GIVEN PROBLEM: Make an exact copy of the lines below.

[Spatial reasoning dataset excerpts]
::::::

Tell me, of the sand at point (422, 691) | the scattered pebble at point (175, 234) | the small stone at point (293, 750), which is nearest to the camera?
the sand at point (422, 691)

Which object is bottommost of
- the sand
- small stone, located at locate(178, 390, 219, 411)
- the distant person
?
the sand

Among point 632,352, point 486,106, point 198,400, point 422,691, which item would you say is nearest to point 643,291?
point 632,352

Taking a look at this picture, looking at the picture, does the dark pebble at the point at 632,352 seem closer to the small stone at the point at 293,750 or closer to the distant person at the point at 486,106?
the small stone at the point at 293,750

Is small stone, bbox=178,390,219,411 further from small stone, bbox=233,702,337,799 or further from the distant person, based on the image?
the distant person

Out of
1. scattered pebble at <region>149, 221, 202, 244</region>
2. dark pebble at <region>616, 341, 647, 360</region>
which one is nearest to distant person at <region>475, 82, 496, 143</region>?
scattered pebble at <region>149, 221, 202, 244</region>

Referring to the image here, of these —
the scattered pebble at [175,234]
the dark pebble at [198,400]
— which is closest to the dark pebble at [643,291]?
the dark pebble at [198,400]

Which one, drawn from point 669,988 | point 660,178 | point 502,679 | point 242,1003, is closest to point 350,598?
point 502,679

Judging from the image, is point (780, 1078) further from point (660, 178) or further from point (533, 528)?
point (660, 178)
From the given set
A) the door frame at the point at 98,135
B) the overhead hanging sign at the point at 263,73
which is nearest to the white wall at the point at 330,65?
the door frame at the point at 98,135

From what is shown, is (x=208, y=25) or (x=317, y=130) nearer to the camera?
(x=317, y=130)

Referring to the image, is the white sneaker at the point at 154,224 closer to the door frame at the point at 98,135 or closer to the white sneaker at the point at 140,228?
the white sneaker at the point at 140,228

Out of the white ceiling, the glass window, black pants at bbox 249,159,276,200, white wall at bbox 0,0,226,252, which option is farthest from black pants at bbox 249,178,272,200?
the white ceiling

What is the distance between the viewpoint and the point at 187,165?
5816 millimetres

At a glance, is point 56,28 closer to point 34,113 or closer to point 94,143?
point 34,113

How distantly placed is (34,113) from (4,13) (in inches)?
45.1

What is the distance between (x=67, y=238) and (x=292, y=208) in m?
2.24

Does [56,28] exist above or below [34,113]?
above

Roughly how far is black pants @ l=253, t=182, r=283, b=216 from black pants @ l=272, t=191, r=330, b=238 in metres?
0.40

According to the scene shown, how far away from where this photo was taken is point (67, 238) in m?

::::::

OUTPUT FOR THIS TASK:
Tell me, of the sand at point (422, 691) | the scattered pebble at point (175, 234) | the small stone at point (293, 750), which is nearest to the camera?
the sand at point (422, 691)

Which object is bottommost of
- the sand
- small stone, located at locate(178, 390, 219, 411)
- the distant person
?
the sand

Among point 632,352, point 486,106, point 198,400, point 422,691, which item would you say is nearest to point 643,291?
point 632,352

Taking a look at this picture, looking at the picture, does the dark pebble at the point at 632,352 seem closer to the small stone at the point at 293,750 or closer to the distant person at the point at 486,106?
the small stone at the point at 293,750

Is small stone, bbox=178,390,219,411 further from small stone, bbox=233,702,337,799 or further from the distant person, based on the image?
the distant person

Out of
1. scattered pebble at <region>149, 221, 202, 244</region>
2. dark pebble at <region>616, 341, 647, 360</region>
which one is nearest to distant person at <region>475, 82, 496, 143</region>?
scattered pebble at <region>149, 221, 202, 244</region>

Referring to the image here, of these —
the scattered pebble at [175,234]
the dark pebble at [198,400]
— which is closest to the dark pebble at [643,291]?
the dark pebble at [198,400]

Which one, drawn from point 669,988 | point 660,178 | point 502,679 | point 242,1003, is closest to point 350,598?
point 502,679

Judging from the image, is point (780, 1078) further from point (660, 178) or further from point (533, 528)?
point (660, 178)
From the given set
A) the door frame at the point at 98,135
B) the overhead hanging sign at the point at 263,73
which is nearest to the white wall at the point at 330,65?
the door frame at the point at 98,135

From what is shown, is (x=208, y=25) or (x=317, y=130) nearer to the camera?
(x=317, y=130)

Referring to the image, is the white sneaker at the point at 154,224 closer to the door frame at the point at 98,135 or closer to the white sneaker at the point at 140,228?
the white sneaker at the point at 140,228

Out of the white ceiling, the glass window, black pants at bbox 249,159,276,200, white wall at bbox 0,0,226,252, which option is farthest from black pants at bbox 249,178,272,200?
the white ceiling

What is the distance between the viewpoint and the point at 187,165?
5816 millimetres

At a glance, is point 56,28 closer to point 34,113 or closer to point 94,143?
point 34,113

How distantly placed is (34,113) from (4,13) (in inches)?
45.1

What is the distance between (x=67, y=238) and (x=292, y=208) in m?
2.24

Does [56,28] exist above or below [34,113]?
above

Roughly how far is black pants @ l=253, t=182, r=283, b=216 from black pants @ l=272, t=191, r=330, b=238 in metres?
0.40

According to the scene shown, how far away from where this photo was taken is point (67, 238) in m?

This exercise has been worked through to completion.